[gmx-developers] Enthalpy decomposition and solvent-solvent interaction energies (extracted from g_energy)

Tânia Firmino Guerra Guerreiro Cova tfirmino at qui.uc.pt
Sat Sep 24 21:13:14 CEST 2016


Dear All, 

I'm trying to decompose the enthalpic profile of a set
of noncovalent complexes, containing beta-cyclodextrin and small drugs,
substituted with hydrophobic, hydrophilic and charged groups.
enthalpy change equals the potential energy difference with respect to
the unbonded state between host and guest.
The enthalpic profile of each
system can be further decomposed into eight terms, 

DeltaH =
DeltaH_host + DeltaH_guest + DeltaH_hostguest + DeltaH_hostsol+
DeltaH_guestsol + DeltaH_hosthost + DeltaH_guestguest + DeltaH_solsol

where the first two terms contain bonded interactions and the
remaining terms are inter- and intramolecular nonbonded interactions.

My question is related to the correct procedure for the simulation of
the completely separate state between host and guest, and the correct
calculation of the solvent-solvent interaction term (DeltaH_solsol). 
a first approach, it was performed a simulation in which the atoms of
host and guest were restrained at a fixed reference position (completely
separated) in the same simulation box. As expected, there was a large
energy penalty for applying position restraints, and the solvent-solvent
interaction term was positive. It should be expected that the latter
term becomes negative, upon complexation.
In a second approach, two
different simulations corresponding to the solvation of each single
molecule (simulation 1 - host + solvent, simulation 2 - guest + solvent)

### DATASET ROWS
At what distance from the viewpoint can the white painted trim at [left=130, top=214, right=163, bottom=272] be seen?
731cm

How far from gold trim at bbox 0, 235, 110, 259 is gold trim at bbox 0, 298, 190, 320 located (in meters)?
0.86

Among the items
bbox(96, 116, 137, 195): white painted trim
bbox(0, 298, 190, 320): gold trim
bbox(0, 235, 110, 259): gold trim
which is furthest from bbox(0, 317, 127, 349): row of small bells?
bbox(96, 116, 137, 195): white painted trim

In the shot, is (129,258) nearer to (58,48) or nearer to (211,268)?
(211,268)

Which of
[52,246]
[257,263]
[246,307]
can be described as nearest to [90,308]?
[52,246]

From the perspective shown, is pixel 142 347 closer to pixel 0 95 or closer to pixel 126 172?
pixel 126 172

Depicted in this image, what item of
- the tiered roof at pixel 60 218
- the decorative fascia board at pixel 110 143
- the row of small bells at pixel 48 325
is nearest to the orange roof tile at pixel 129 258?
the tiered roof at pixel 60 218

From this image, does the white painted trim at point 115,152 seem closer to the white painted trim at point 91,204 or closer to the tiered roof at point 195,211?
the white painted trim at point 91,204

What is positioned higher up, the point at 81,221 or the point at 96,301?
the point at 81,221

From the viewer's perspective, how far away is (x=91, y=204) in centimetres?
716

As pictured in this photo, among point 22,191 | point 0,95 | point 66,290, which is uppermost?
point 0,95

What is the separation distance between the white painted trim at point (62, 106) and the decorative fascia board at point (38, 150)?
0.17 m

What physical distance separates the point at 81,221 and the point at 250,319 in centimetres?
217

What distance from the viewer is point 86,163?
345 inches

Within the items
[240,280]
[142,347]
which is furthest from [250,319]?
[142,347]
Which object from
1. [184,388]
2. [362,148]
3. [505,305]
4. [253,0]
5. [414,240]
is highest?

### TASKS AND EXERCISES
1. Please reproduce the part of the enthalpy decomposition post that opens with the words containing "Tânia Firmino Guerra" and closes with "host and guest.".
2. How many lines of the listing hold the word "this"? Give only the number.

### SOLVED PROBLEMS
1.
Tânia Firmino Guerra Guerreiro Cova tfirmino at qui.uc.pt
Sat Sep 24 21:13:14 CEST 2016


Dear All, 

I'm trying to decompose the enthalpic profile of a set
of noncovalent complexes, containing beta-cyclodextrin and small drugs,
substituted with hydrophobic, hydrophilic and charged groups.
enthalpy change equals the potential energy difference with respect to
the unbonded state between host and guest.

2. 3